A routine win followed on his reappearance in the Chester Vase before connecitons opted to head to the Prix Lupin at Longchamp. On quick ground he had no answer to the late thrust of Hernando and went down by a neck. His unbeaten record gone, Armiger wasn't seen on a racecourse for three months. The Great Voltigeur at York was his chosen target but despite being sent off at odds-on he never looked like being involved in the finish. He fared better in the St Leger, finishing second behind Bob's Return, but was to bow out with a tame effort, 15th behind Urban Sea in the Arc while sporting the second colours of owner Prince Khalid Abdullah.
129 Dream Ahead
His performance in winning the 2010 Middle Park was rated the best since Xaar's Dewhurst triumph by the Halifax-based firm.
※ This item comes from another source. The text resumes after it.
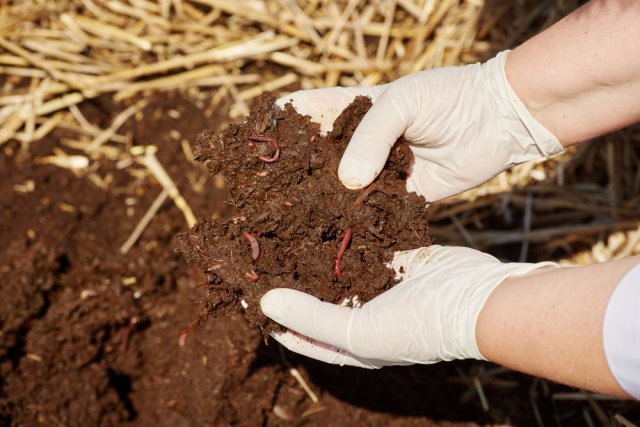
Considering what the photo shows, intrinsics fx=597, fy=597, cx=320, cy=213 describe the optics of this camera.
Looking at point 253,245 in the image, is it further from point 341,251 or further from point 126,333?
point 126,333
Nine lengths was the winning margin over Strong Suit but that brilliance was missing just over two weeks later when fifth of sixth in the Dewhurst.
He wasn't seen at three until the St James's Palace Stakes and made a satisfactory - if unspectacular- return in finishing fifth behind Frankel. A return to sprinting followed and a star was reborn. He won the July Cup and Haydock Sprint Cup before stepping up to seven furlongs and claiming the notable scalp of Goldikova in the Prix de la Foret. On that day he ran to a Timeform performance rating of 133, the only time he eclipsed his Middle Park number.
There's not much to add to this one other than the 128 juvenile mark was his Royal Lodge demolition of Klammer (ten lengths adrift) and not his Dewhurst win over Roderic O'Connor, Glor Na Mara and Dream Ahead.
But 128 was small fry. He went to 135 in both the Greenham and QIPCO 2000 Guineas the following spring, 139 in the 2011 Sussex, 144 in the next year's Lockinge and peaked at 147 with his unforgettable Queen Anne Stakes procession a month later. He is the barometer by which all that follow will be measured.
127 Too Darn Hot, Lady Aurelia
Things didn't go according to plan for Too Darn Hot this spring but he did add two Group One prizes to his juvenile haul, namely the Qatar Prix Jean Prat and Sussex Stakes. At Deauville he matched his peak juvenile career figure but was never to surpass it after injury forced connections to pull up stumps before his intended autumn targets.
Lady Aurelia was precocious, very precocious, running to 127 when winning the Queen Mary at Royal Ascot in the June of her juvenile career. She was a sprinter through and through and her win in the King's Stand Stakes at the same meeting 12 months later was courtesy of an even better performance - Timeform rating it 131+. She was never to win again although only succumbed to Marsha in the very last stride of the Coolmore Nunthorpe that August. Retired in the autumn of 2018, she was sold for $7,500,000 to begin life as a broodmare.
A breathtaking winner of the Dewhurst, running to a Timeform rating of 126, he improved by a couple of pounds when beating subsequent Irish 2000 Guineas and Breeders' Cup Mile hero Barathea by three-and-a-half lengths in the Newmarket Classic on the first Saturday of May. He looked set to cement his place as one of the great modern-day milers but only ran once more, bleeding internally when seventh of ten in the Sussex Stakes. He was fragile but twice at Newmarket, absolutely brilliant.